EXERCISE AIM
Pictures are not part of the copy; reproduce the remaining data exactly.
Top of SOURCE MATERIAL
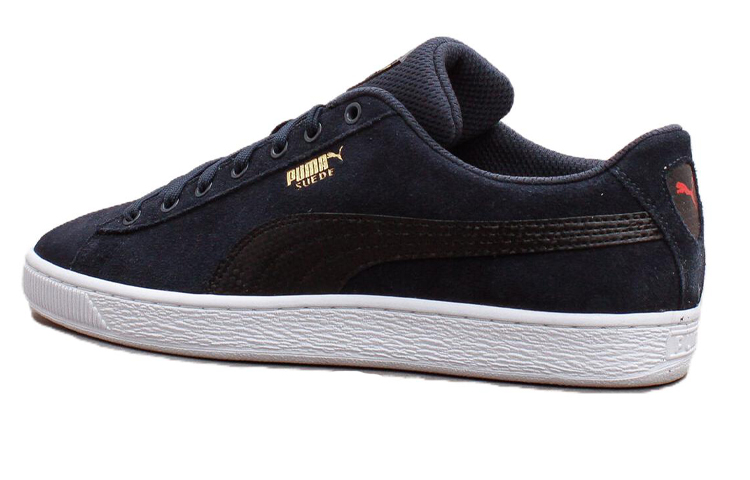 Lookbook Scuderia Ferrari x Puma Suede 'Shield - Parisian Night' Lelaki Lelaki 307052-03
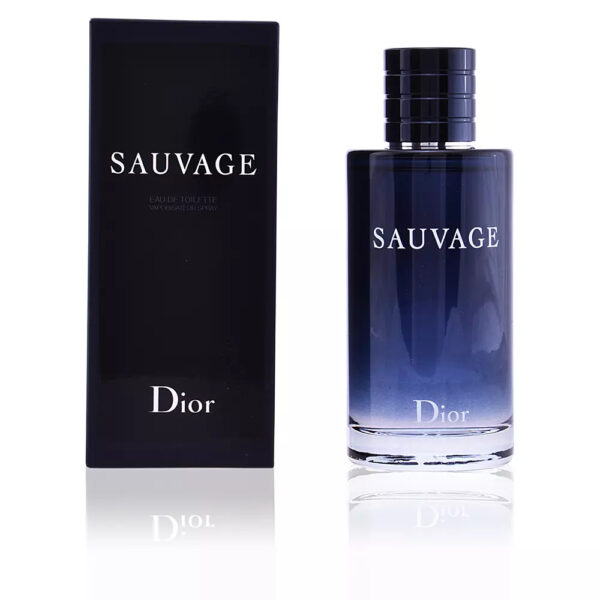 Dior Sauvage Eau De Toilette 200ml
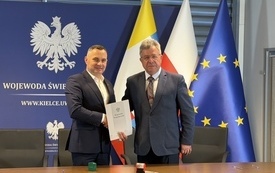 wsparcie, potocznie zwane &bdquo;powodzi&oacute;wkami&rdquo;, po raz kolejny trafia do gminy Włoszczowa. 3
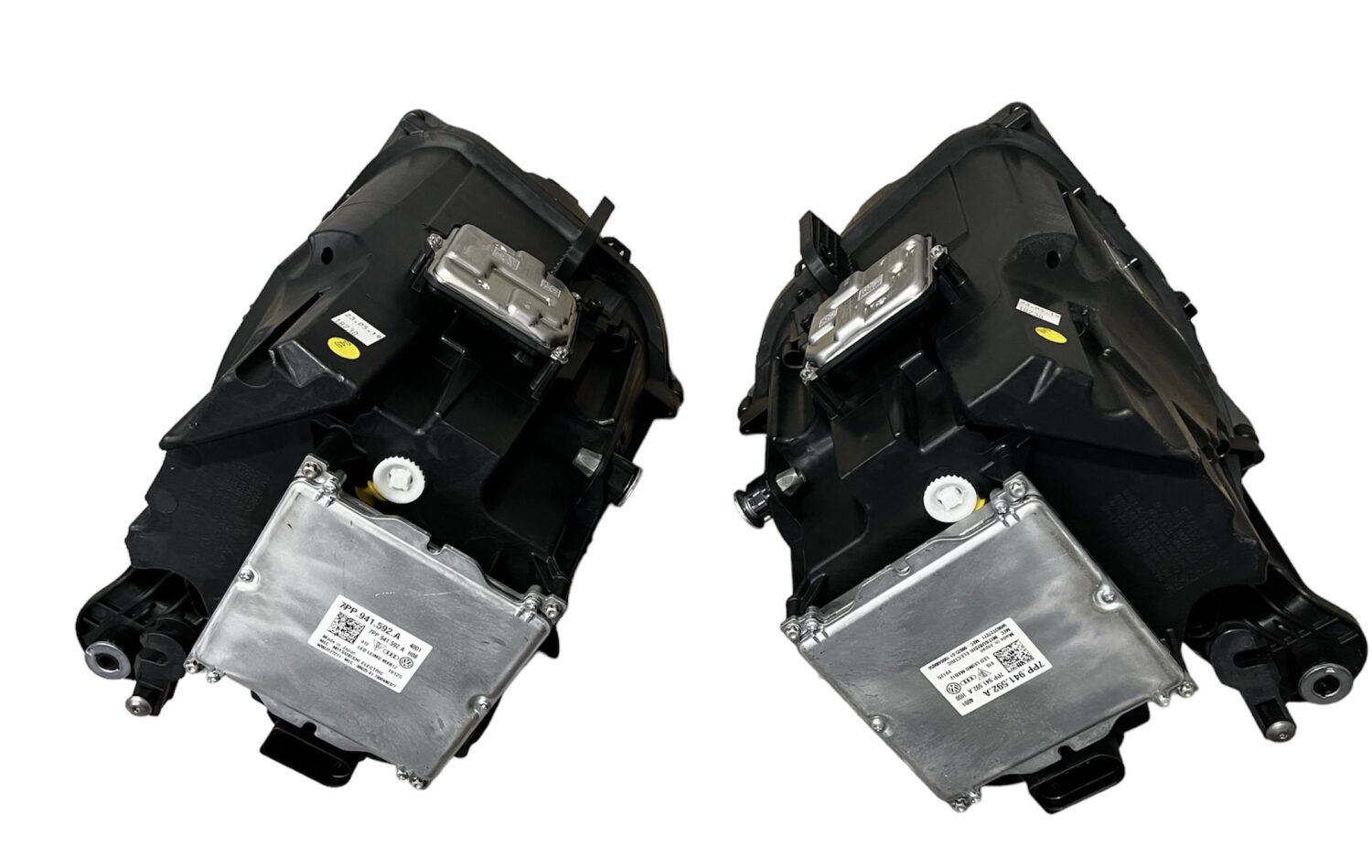 2X NOWE OE REFLEKTORY FULL LED + 2X KIERUNKOWSKAZY BENTLEY CONTINENTAL GT GTC 3SD941006L + 3SD941005L 3SD953042A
Bottom of SOURCE MATERIAL
ANSWER BOX
 Lookbook Scuderia Ferrari x Puma Suede 'Shield - Parisian Night' Lelaki Lelaki 307052-03
 Dior Sauvage Eau De Toilette 200ml
 wsparcie, potocznie zwane &bdquo;powodzi&oacute;wkami&rdquo;, po raz kolejny trafia do gminy Włoszczowa. 3
 2X NOWE OE REFLEKTORY FULL LED + 2X KIERUNKOWSKAZY BENTLEY CONTINENTAL GT GTC 3SD941006L + 3SD941005L 3SD953042A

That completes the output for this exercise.